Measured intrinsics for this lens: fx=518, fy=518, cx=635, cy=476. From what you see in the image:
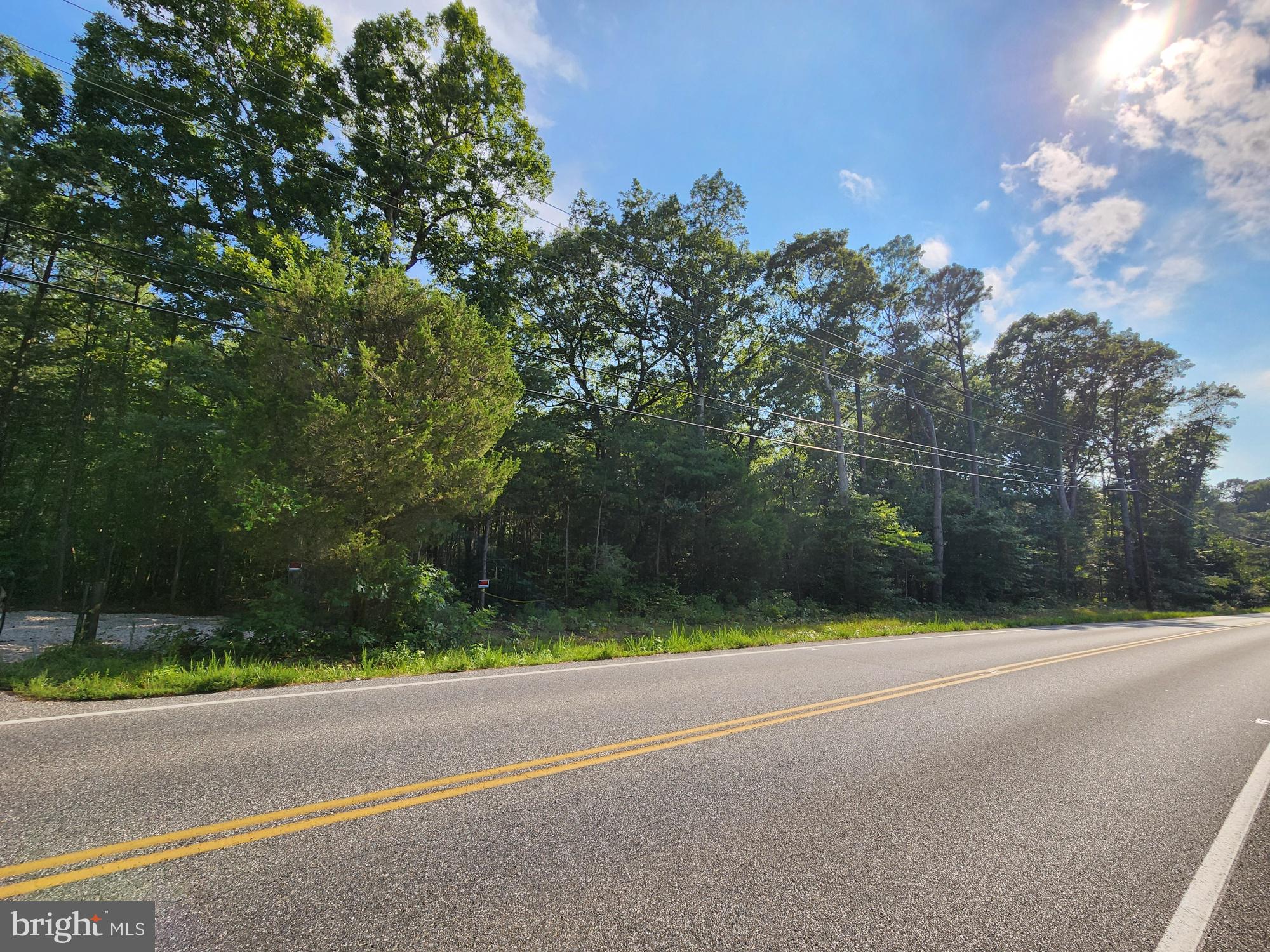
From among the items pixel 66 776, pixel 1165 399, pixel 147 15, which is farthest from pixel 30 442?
pixel 1165 399

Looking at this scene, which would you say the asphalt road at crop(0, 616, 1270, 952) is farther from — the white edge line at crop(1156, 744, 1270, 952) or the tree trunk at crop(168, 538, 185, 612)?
the tree trunk at crop(168, 538, 185, 612)

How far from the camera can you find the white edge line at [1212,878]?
2234mm

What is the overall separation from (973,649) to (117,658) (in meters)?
14.2

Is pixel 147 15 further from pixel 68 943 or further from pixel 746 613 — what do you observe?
pixel 746 613

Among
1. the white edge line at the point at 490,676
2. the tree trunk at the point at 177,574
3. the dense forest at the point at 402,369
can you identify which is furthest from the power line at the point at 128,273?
→ the white edge line at the point at 490,676

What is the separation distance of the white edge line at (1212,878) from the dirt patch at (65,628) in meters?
10.6

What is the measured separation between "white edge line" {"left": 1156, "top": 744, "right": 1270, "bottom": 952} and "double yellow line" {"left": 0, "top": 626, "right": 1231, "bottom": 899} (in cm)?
281

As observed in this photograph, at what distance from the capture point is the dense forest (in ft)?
27.2

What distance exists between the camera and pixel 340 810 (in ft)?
9.89

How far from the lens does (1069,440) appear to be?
35.8 m

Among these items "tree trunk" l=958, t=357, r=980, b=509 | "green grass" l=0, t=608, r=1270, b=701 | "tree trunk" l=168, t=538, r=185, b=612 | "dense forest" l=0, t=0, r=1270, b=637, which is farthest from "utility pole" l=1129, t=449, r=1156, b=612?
"tree trunk" l=168, t=538, r=185, b=612

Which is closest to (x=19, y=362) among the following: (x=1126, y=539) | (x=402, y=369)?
(x=402, y=369)

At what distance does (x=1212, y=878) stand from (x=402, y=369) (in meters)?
9.66

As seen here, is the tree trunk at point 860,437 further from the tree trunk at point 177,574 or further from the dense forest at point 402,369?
the tree trunk at point 177,574
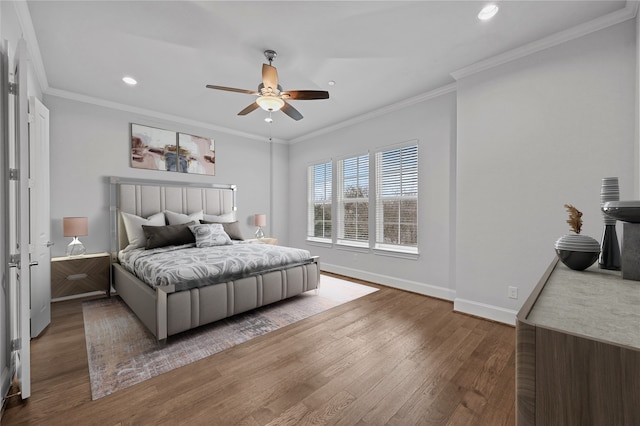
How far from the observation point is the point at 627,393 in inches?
21.5

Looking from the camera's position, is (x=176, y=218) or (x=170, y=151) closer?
(x=176, y=218)

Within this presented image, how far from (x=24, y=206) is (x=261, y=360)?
1907 mm

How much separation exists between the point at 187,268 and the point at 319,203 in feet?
10.8

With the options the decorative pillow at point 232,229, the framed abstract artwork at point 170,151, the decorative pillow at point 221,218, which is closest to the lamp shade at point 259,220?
the decorative pillow at point 221,218

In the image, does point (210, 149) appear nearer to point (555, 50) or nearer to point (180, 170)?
point (180, 170)

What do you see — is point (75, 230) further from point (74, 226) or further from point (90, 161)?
point (90, 161)

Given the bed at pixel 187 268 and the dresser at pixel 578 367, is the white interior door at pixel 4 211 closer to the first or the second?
the bed at pixel 187 268

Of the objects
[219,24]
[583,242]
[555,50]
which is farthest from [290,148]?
[583,242]

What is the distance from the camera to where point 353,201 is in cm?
485

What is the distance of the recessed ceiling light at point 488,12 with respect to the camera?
2.12m

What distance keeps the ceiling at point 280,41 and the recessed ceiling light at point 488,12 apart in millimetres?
55

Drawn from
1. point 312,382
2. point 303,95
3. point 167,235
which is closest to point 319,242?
point 167,235

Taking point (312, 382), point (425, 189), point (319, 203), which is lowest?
point (312, 382)

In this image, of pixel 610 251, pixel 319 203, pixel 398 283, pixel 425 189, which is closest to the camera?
pixel 610 251
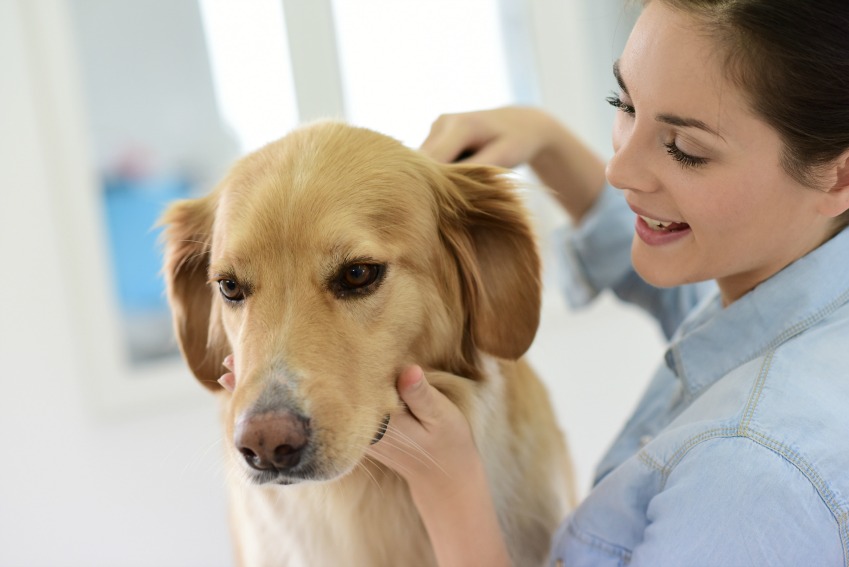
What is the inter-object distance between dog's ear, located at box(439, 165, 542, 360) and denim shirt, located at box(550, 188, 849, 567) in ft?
0.88

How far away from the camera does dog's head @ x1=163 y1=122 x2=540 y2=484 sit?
1.08 metres

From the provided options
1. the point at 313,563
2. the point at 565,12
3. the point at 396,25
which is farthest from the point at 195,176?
the point at 313,563

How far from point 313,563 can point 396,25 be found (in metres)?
2.60

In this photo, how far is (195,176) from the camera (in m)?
3.18

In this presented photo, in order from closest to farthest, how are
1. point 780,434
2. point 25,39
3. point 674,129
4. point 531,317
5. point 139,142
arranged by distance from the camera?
point 780,434 → point 674,129 → point 531,317 → point 25,39 → point 139,142

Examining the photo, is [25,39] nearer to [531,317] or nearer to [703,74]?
[531,317]

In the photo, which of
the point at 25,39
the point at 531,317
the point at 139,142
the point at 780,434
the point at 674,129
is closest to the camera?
the point at 780,434

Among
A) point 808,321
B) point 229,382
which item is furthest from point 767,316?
point 229,382

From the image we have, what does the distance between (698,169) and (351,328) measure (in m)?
0.55

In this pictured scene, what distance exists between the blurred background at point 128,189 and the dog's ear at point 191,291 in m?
1.34

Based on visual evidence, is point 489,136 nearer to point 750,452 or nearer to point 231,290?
point 231,290

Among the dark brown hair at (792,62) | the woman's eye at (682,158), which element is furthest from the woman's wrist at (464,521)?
the dark brown hair at (792,62)

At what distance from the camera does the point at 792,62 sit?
1.00m

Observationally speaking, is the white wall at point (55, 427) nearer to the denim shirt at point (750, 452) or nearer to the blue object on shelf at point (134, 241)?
the blue object on shelf at point (134, 241)
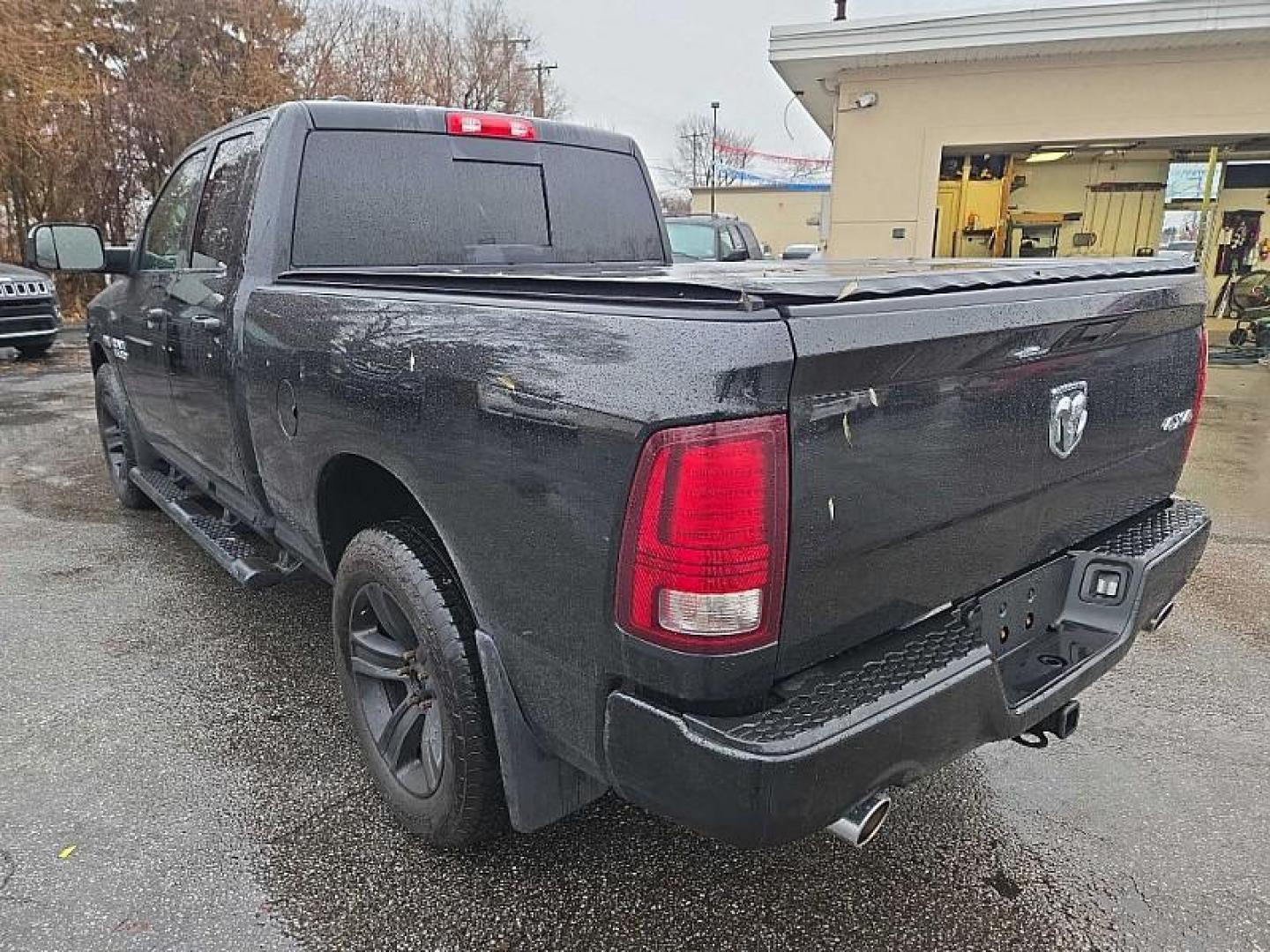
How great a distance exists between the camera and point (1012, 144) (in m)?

· · · ·

== Goal of the exercise ==
Can you rewrite all of the data above with "dense forest" swapped for "thick woodland" everywhere it occurs, changing nothing else and omitting the pictures?

== In response ==
Measured intrinsics for this lens: fx=518, fy=518, cx=635, cy=476. From what you see in the image:
From among the items pixel 66 776, pixel 1165 399, pixel 147 15, which is farthest from pixel 30 442?
pixel 1165 399

Looking at this scene, which would you say the asphalt road at crop(0, 616, 1270, 952) is farther from — the white edge line at crop(1156, 744, 1270, 952) or the tree trunk at crop(168, 538, 185, 612)?
the tree trunk at crop(168, 538, 185, 612)

How far from the camera can you find the white edge line at [1212,878]?
2234mm

What is the overall separation from (973,649) to (117,658) (in meters)?
14.2

Is pixel 147 15 further from pixel 68 943 or further from pixel 746 613 — what do you observe?
pixel 746 613

Among
1. the white edge line at the point at 490,676
2. the tree trunk at the point at 177,574
3. the thick woodland at the point at 402,369
can you identify which is furthest from the power line at the point at 128,273?
→ the white edge line at the point at 490,676

What is the separation distance of the white edge line at (1212,878) from the dirt patch at (65,628) in meters?
10.6

What is the measured separation between "white edge line" {"left": 1156, "top": 744, "right": 1270, "bottom": 952} and "double yellow line" {"left": 0, "top": 626, "right": 1231, "bottom": 899} (in cm)?
281

As observed in this photograph, at what distance from the capture point is the thick woodland (in ft)?
27.2

What distance exists between the camera and pixel 340 810 (in ft)?
9.89

How far from the lens does (1069,440) appear to be?
35.8 m

Among these items "tree trunk" l=958, t=357, r=980, b=509 | "green grass" l=0, t=608, r=1270, b=701 | "tree trunk" l=168, t=538, r=185, b=612 | "thick woodland" l=0, t=0, r=1270, b=637, which is farthest from "utility pole" l=1129, t=449, r=1156, b=612?
"tree trunk" l=168, t=538, r=185, b=612

Which is closest to (x=19, y=362) among the following: (x=1126, y=539) | (x=402, y=369)?
(x=402, y=369)

At what distance does (x=1212, y=878) stand from (x=402, y=369) (in meters)?
9.66

As seen here, is the tree trunk at point 860,437 further from the tree trunk at point 177,574 or further from the thick woodland at point 402,369?
the tree trunk at point 177,574
How far from the observation point is the point at 627,393 in inches?
21.5

Looking from the camera's position, is (x=176, y=218) or (x=170, y=151) closer?
(x=176, y=218)

Within this presented image, how far from (x=24, y=206) is (x=261, y=360)?
1907 mm

How much separation exists between the point at 187,268 and the point at 319,203 in feet?
10.8

With the options the decorative pillow at point 232,229, the framed abstract artwork at point 170,151, the decorative pillow at point 221,218, which is closest to the lamp shade at point 259,220?
the decorative pillow at point 221,218

In the image, does point (210, 149) appear nearer to point (555, 50) or nearer to point (180, 170)?
point (180, 170)

What do you see — is point (75, 230) further from point (74, 226) or further from point (90, 161)?
point (90, 161)

Given the bed at pixel 187 268 and the dresser at pixel 578 367, is the white interior door at pixel 4 211 closer to the first or the second?
the bed at pixel 187 268

Of the objects
[219,24]
[583,242]
[555,50]
which is farthest from [290,148]?
[583,242]

What is the distance from the camera to where point 353,201 is in cm?
485

What is the distance of the recessed ceiling light at point 488,12 with respect to the camera?
2.12m

What distance keeps the ceiling at point 280,41 and the recessed ceiling light at point 488,12 apart in millimetres?
55

Drawn from
1. point 312,382
2. point 303,95
3. point 167,235
which is closest to point 319,242?
point 167,235

Taking point (312, 382), point (425, 189), point (319, 203), which is lowest?
point (312, 382)

In this image, of pixel 610 251, pixel 319 203, pixel 398 283, pixel 425 189, which is closest to the camera?
pixel 610 251
What is the inter-object distance between dog's ear, located at box(439, 165, 542, 360) and denim shirt, located at box(550, 188, 849, 567) in ft?
0.88

How far away from the camera does dog's head @ x1=163 y1=122 x2=540 y2=484 sit?
1.08 metres

From the provided options
1. the point at 313,563
2. the point at 565,12
3. the point at 396,25
which is farthest from the point at 195,176?
the point at 313,563

How far from point 313,563 can point 396,25 be found (in metres)?
2.60

In this photo, how far is (195,176) from the camera (in m)?
3.18

In this presented photo, in order from closest to farthest, how are
1. point 780,434
2. point 25,39
3. point 674,129
4. point 531,317
5. point 139,142
arranged by distance from the camera?
point 780,434 → point 674,129 → point 531,317 → point 25,39 → point 139,142

Examining the photo, is [25,39] nearer to [531,317] or nearer to [703,74]?
[531,317]

In the photo, which of
the point at 25,39
the point at 531,317
the point at 139,142
the point at 780,434
the point at 674,129
is closest to the camera?
the point at 780,434

Among
A) point 808,321
B) point 229,382
which item is furthest from point 767,316?
point 229,382

From the image we have, what does the distance between (698,169) and (351,328) measure (in m)?
0.55

In this pictured scene, what distance exists between the blurred background at point 128,189 and the dog's ear at point 191,291 in m?
1.34

Based on visual evidence, is point 489,136 nearer to point 750,452 or nearer to point 231,290?
point 231,290

Among the dark brown hair at (792,62) | the woman's eye at (682,158), which element is furthest from the woman's wrist at (464,521)?
the dark brown hair at (792,62)

At what distance from the camera does the point at 792,62 sit?
1.00m

Observationally speaking, is the white wall at point (55, 427) nearer to the denim shirt at point (750, 452) or nearer to the blue object on shelf at point (134, 241)?
the blue object on shelf at point (134, 241)
How great a distance exists between the camera and point (1012, 144) (in m)?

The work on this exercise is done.